Some Basic Machine Learning Models Everyone Need To Know

Machine learning skills are among the most sought after skills around the world at this moment. Businesses planning to integrate artificial intelligence based solutions in their systems are in dire need of trained machine learning engineers. If you feel that there may be a career in machine learning and AI for you, then you should start procuring knowledge about the fields. You can always enroll for an AI and machine learning course, but before you do that you should familiarize yourself with certain key ideas and concepts. You can read about how to learn AI and machine learning on your own, to make a start. Here you will find a dose of information about various machine learning models, information that you will need for sure. 

What is machine learning?

I am assuming you already know this, but I will just leave a short explanation. You might as well skip it. Machine learning is the process of training machines to perform certain tasks while improving itself through exposure to data. Machine learning engineers use different machine learning models for different tasks. Suppose you need to build a machine learning algorithm that can find the people who had the body temperature of more than 99 degree Fahrenheit from a large list of people along with their corresponding body temperature. It can be done with a simple function on any spreadsheet app. But if you try to categorise further factoring in people who have travelled from a different city or their hometown, you would need a machine learning algorithm. 

Machine learning models

There are three primary machine learning models – supervised learning, unsupervised learning, and reinforced learning. We will talk at length about the first two. We will look at various subcategories of these models and explore their areas of application.

Supervised learning

In this mode of machine learning the computer reaches the output with the help of a series of input output examples. Let us try to understand how it works.

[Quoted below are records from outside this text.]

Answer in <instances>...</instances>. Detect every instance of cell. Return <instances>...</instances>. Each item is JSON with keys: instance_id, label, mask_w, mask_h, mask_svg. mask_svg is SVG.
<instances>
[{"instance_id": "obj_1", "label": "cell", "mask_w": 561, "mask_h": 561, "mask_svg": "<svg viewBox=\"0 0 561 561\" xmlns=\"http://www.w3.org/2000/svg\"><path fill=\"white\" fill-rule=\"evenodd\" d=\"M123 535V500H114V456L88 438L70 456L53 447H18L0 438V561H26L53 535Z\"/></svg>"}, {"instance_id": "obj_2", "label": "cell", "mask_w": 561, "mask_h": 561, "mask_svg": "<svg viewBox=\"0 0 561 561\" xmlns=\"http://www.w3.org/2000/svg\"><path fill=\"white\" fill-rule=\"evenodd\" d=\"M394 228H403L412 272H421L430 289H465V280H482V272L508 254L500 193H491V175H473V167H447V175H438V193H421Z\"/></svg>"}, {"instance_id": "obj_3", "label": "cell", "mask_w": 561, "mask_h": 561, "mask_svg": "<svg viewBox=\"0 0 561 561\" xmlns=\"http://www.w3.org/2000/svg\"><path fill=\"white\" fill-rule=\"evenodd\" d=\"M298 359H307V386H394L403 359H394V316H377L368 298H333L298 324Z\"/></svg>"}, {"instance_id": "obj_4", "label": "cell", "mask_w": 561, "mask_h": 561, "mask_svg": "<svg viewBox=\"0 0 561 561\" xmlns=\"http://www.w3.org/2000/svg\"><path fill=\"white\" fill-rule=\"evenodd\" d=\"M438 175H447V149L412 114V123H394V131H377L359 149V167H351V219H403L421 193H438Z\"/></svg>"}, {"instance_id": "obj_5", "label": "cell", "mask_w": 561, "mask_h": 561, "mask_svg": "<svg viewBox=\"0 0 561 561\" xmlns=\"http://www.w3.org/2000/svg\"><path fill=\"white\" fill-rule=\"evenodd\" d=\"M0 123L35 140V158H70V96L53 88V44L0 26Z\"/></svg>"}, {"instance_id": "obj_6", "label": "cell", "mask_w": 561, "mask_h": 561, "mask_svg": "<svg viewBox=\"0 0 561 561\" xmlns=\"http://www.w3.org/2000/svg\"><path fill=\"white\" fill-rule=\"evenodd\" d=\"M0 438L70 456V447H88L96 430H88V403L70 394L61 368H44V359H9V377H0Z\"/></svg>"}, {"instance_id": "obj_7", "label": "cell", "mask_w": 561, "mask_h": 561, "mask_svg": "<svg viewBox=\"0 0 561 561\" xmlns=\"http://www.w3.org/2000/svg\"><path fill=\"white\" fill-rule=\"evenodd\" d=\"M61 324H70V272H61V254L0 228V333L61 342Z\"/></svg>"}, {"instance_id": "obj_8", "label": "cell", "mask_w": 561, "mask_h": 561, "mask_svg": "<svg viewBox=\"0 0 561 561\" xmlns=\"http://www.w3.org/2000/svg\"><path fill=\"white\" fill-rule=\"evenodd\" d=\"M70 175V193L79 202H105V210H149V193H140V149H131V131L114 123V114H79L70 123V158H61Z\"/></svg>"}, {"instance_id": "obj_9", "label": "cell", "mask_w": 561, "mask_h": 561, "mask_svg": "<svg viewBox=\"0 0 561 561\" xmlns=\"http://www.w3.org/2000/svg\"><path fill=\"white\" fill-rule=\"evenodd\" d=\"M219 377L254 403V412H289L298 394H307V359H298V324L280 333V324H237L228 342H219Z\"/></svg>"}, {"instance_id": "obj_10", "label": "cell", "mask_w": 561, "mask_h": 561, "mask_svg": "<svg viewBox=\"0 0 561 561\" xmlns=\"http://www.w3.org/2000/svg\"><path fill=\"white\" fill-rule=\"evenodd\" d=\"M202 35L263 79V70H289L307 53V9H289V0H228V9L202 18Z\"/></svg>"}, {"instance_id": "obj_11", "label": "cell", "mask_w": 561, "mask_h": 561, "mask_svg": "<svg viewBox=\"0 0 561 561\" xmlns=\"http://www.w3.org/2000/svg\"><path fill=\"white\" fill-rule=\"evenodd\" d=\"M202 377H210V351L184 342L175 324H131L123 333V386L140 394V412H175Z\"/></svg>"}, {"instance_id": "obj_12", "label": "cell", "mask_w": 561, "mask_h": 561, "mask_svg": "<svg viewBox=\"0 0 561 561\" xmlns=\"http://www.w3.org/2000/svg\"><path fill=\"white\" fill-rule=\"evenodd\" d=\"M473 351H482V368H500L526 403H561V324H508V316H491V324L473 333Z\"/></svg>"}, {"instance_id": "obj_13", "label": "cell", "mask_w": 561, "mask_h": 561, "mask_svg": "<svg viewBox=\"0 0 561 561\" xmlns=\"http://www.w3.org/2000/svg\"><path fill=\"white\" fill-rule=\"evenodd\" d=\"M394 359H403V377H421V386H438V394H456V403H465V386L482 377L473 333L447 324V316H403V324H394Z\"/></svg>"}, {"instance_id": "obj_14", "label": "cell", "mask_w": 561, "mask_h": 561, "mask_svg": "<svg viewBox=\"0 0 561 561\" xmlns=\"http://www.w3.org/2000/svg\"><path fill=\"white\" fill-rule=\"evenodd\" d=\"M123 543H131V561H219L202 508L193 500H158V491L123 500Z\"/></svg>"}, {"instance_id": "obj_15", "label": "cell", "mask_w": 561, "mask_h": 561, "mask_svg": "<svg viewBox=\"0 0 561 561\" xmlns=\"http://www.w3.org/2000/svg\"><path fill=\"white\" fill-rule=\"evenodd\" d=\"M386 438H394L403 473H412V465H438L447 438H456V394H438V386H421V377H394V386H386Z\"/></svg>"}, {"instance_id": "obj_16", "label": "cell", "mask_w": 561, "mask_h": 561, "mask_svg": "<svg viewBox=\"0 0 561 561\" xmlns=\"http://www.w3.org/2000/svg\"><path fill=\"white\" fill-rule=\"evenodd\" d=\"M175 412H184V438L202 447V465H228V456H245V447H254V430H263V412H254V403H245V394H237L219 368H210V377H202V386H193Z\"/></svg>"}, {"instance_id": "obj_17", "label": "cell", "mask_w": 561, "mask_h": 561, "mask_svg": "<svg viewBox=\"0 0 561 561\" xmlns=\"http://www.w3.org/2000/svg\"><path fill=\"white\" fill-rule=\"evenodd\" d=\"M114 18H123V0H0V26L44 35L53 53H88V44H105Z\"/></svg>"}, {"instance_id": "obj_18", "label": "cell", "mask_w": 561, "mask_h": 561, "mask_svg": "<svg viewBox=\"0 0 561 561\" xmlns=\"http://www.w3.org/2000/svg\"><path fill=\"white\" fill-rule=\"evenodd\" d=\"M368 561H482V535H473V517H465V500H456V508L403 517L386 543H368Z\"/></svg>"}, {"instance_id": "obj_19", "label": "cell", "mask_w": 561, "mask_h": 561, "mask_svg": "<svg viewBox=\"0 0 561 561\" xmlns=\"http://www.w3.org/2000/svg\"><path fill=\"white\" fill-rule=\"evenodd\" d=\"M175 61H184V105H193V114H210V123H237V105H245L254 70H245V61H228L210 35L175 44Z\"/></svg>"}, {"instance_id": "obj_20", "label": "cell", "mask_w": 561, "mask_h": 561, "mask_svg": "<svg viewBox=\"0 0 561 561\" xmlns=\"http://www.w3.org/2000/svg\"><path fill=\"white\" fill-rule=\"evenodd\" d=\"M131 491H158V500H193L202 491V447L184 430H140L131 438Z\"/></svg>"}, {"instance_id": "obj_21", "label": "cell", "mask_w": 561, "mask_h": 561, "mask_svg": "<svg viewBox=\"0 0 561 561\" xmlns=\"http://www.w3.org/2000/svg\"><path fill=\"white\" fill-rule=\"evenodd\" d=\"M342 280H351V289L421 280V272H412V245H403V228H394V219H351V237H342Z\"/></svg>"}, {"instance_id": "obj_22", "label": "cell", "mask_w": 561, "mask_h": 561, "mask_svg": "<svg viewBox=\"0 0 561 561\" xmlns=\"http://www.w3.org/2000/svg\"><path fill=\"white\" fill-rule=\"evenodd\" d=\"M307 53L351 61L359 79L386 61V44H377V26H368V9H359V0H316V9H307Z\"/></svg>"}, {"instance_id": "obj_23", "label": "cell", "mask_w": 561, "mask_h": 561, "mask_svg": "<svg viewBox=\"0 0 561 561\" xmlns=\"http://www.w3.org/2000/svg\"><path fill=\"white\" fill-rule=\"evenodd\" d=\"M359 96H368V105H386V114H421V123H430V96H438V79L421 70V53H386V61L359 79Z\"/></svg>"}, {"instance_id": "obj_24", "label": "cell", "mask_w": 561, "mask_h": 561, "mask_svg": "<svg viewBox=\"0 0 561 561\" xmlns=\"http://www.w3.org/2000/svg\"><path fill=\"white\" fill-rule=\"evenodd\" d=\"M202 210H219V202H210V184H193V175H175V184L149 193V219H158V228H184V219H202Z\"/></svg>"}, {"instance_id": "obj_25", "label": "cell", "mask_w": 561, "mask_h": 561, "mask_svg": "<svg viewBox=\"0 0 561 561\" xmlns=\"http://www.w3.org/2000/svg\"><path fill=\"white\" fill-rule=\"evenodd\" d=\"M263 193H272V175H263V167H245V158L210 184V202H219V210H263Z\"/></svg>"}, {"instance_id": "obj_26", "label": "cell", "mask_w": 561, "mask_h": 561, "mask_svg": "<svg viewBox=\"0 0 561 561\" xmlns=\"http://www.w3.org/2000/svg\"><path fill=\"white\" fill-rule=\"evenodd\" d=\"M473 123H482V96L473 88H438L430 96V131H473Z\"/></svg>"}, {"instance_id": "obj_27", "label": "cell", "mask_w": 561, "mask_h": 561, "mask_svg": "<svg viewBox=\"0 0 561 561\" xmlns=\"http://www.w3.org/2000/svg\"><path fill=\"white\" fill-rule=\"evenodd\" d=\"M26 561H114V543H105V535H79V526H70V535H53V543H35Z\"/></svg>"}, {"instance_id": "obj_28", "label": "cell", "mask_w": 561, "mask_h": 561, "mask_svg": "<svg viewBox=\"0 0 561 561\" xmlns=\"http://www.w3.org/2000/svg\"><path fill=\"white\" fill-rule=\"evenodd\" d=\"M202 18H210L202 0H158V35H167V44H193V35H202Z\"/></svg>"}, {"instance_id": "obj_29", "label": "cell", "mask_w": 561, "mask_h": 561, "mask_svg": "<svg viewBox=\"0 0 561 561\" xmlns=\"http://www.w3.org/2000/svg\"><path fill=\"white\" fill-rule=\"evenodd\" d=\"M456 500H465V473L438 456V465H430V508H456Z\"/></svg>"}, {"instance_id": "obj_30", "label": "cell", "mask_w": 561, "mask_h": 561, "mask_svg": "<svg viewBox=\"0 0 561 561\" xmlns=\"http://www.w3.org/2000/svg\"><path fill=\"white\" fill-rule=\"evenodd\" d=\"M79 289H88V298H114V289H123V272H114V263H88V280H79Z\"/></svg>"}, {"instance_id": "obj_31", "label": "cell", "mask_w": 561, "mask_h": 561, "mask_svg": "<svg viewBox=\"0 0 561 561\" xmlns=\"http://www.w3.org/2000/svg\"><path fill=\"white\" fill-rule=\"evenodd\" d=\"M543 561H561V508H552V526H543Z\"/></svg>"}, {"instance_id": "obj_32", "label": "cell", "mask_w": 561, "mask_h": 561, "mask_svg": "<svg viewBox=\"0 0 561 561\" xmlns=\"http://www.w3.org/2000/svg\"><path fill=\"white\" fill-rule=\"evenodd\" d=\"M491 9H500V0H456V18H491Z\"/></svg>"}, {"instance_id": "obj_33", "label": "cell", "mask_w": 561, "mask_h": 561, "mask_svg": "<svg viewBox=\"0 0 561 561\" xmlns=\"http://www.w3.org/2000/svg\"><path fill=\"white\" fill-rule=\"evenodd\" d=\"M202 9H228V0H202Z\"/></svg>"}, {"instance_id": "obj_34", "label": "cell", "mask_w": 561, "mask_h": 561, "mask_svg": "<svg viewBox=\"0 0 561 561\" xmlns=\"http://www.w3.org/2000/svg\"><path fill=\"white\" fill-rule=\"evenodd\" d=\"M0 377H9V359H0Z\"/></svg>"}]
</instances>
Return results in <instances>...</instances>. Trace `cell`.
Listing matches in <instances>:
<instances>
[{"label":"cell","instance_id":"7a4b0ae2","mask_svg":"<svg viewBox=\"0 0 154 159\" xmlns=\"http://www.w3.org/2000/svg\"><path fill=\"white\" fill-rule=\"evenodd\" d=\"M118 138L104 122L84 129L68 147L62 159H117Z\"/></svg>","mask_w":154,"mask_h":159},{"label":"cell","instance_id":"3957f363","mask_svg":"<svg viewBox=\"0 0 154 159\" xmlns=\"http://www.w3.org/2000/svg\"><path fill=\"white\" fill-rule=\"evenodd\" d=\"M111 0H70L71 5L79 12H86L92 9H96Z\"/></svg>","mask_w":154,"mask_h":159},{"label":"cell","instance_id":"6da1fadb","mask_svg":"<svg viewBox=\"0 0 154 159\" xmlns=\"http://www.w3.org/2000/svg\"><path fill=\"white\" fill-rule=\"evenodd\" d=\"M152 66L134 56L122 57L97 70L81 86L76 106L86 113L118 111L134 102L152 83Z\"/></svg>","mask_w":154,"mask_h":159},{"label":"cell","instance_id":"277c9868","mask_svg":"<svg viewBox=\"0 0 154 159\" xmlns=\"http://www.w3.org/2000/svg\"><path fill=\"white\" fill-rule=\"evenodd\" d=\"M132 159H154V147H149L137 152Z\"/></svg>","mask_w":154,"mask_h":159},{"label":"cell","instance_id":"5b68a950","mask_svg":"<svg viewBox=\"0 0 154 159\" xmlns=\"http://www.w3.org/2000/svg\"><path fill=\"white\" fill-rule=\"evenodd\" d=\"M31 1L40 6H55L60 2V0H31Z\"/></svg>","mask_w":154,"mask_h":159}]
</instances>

Let us say you are developing a model that matches people with their shoe sizes according to their age and height. The training data would contain the age and height of people and the true size of their shoes. Supervised learning tries to figure out the shoe size of a person according to his or her age and height depending upon the labeled data it had received. Well, this is a very simplistic example, but it is what it is.

Subcategories of supervised learning

The two main types of supervised learning models are regression models and classification models. Regression tries to find a target value based on independent predictors. Classification reaches a discrete output.

Types of regression

One of the four main techniques of regression models is Linear regression. It finds the line that fits the data. Linear regression has two different kinds.

  • Multiple Linear regression: Finds a plane for the best fit.
  • Polynomial linear regression: Finds a curve for the best fit.

Next up is the decision tree which is just what it sounds like. One node leading to three others and so on. 

A number of decision trees put together make random forests. 

Then of course, there are neural networks, which we know, emulates the working principle of the human brain. 

Classification

This type of machine learning model tries to draw a conclusion based on the observed data.

The techniques used for classification are Logistic regression. Support vector machine, Naive Bayes, Decision trees, random forests, and neural networks.

Unsupervised learning

In this mode of machine learning the machine locates patterns in input data without any reference to labeled outcomes. There are two primary techniques of unsupervised learning.

Clustering

This method helps in grouping the data points. It is used for

  • Customer segmentation
  • Fraud detection 
  • Document classification

The different models used for clustering are K-means clustering, Hierarchical clustering, Mean shift clustering, and density based clustering.

Dimensionality reduction

This is used to reduce the dimensions of your feature set.

The two primary kinds of dimension reduction are feature elimination and feature extraction.

Then there is Principal Component Analysis or PAC. This is a sort of dimensionality reduction that takes a large data set and converts it into a smaller data set which contains the principal components of the larger set.

So, these were some of the machine learning models that you need to familiarize yourself with. You need a deep knowledge of the statistical computing and programming languages to code your way towards building and implementing such models to solve business related problems.